The definition of a stem cell. (Top) Stem cells are characterized by having the dual capacity to self-renew and produce differentiated offspring upon division. Stem cell progeny can include progenitor cells that have substantial potency to proliferate and produce one or more immature precursors that precede the differentiated state. (Below) There is a continuum of potency that becomes progressively restricted as cells move from a state of ‘stemness’ to that of terminal differentiation.

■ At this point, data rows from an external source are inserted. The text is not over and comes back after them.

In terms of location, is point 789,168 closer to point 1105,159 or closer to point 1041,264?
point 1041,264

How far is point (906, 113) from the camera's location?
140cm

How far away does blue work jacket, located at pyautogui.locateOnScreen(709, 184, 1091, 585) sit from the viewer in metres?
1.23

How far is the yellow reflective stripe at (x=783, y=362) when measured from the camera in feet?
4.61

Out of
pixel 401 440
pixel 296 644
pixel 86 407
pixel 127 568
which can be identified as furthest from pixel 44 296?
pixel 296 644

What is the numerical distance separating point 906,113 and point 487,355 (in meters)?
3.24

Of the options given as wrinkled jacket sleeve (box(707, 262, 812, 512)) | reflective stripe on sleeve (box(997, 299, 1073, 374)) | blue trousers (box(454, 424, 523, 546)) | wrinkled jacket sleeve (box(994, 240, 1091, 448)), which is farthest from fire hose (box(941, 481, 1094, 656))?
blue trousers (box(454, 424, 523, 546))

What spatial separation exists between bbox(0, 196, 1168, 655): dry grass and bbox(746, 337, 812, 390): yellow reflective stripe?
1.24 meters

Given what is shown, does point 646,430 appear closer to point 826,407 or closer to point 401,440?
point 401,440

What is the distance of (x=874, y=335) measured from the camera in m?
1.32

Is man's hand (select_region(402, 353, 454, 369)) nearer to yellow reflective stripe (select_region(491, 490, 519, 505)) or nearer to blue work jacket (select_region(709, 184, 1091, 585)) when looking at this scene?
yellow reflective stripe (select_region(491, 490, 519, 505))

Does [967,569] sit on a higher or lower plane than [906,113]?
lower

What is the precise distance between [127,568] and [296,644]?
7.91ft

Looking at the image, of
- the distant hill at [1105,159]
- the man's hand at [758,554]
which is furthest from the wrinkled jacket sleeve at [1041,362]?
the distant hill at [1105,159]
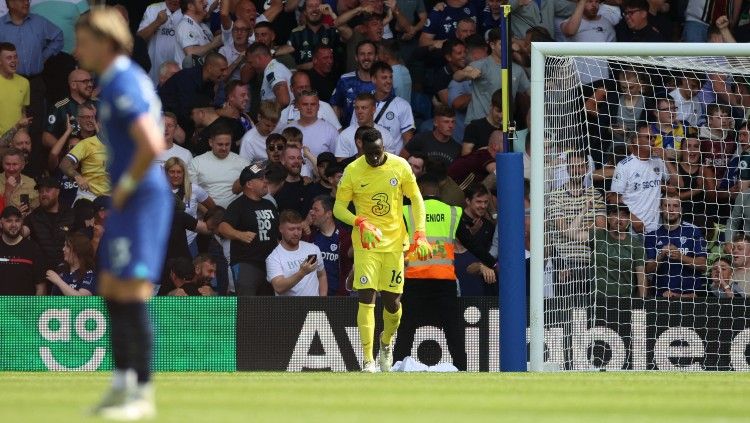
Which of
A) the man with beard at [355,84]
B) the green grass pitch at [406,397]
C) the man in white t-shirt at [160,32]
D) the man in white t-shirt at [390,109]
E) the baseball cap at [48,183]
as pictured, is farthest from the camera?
the man in white t-shirt at [160,32]

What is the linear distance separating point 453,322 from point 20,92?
20.6ft

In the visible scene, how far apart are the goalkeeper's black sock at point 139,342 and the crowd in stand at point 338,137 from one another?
7405 mm

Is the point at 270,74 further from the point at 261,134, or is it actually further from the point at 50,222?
the point at 50,222

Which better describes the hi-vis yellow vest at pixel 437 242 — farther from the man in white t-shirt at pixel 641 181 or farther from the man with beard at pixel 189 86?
the man with beard at pixel 189 86

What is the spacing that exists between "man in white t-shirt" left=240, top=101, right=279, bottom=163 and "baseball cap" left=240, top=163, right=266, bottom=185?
2.40 ft

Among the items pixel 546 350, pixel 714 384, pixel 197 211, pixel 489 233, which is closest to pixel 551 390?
pixel 714 384

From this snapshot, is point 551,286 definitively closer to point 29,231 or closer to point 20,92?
point 29,231

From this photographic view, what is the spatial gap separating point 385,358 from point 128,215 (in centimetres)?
724

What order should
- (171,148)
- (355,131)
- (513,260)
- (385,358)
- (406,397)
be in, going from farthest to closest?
(355,131)
(171,148)
(385,358)
(513,260)
(406,397)

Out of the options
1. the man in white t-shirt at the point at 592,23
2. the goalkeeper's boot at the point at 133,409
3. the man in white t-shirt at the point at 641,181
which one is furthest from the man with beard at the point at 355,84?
the goalkeeper's boot at the point at 133,409

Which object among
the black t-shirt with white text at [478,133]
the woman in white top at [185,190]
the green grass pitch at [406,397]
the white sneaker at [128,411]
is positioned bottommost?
the green grass pitch at [406,397]

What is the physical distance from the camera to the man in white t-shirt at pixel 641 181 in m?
15.2

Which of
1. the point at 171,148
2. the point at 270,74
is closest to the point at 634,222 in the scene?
the point at 270,74

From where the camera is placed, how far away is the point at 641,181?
15289 mm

Stem cells drive normal development and play many roles in adult tissue regeneration [11]. Pluripotent stem cells capable of giving rise to any cell lineage can be isolated from early stage mammalian embryos. These embryonic stem (ES) cells maintain pluripotency when cultured in the right conditions [12]. As development progresses, lineage-restricted stem cells produce the tissues and organs of the body. Development does not necessarily exhaust stem cell pools, and often leads to the formation of tissue-specific or so-called adult stem cells that are maintained throughout life. Adult stem cells typically show more restricted potency (e.g. they are multi-, bi, or unipotent), and have been discovered in diverse creatures from simple metazoans like flies to mammals like mice and humans [13]. In fact, adult stem cells have been reported in a substantial list of human tissues and organs. Adult stem cells can act to replace cells that have a naturally limited lifespan, thus serving to maintain the integrity of the soma. Further, many adult stem cells can respond dynamically to injury and fuel substantial regeneration of damaged tissues. For these reasons, adult stem cells are thought to have profound impacts on the etiology of disease, malignancy, and aging [14, 15]. Research efforts to identify regenerative therapeutics have encompassed the study of ES cells, adult stem cells, and the pursuit of reprogramming methods to manipulate differentiated cells and obtain induced pluripotent stem (iPS) cells that have broad lineage potential similar to the ES cell [12].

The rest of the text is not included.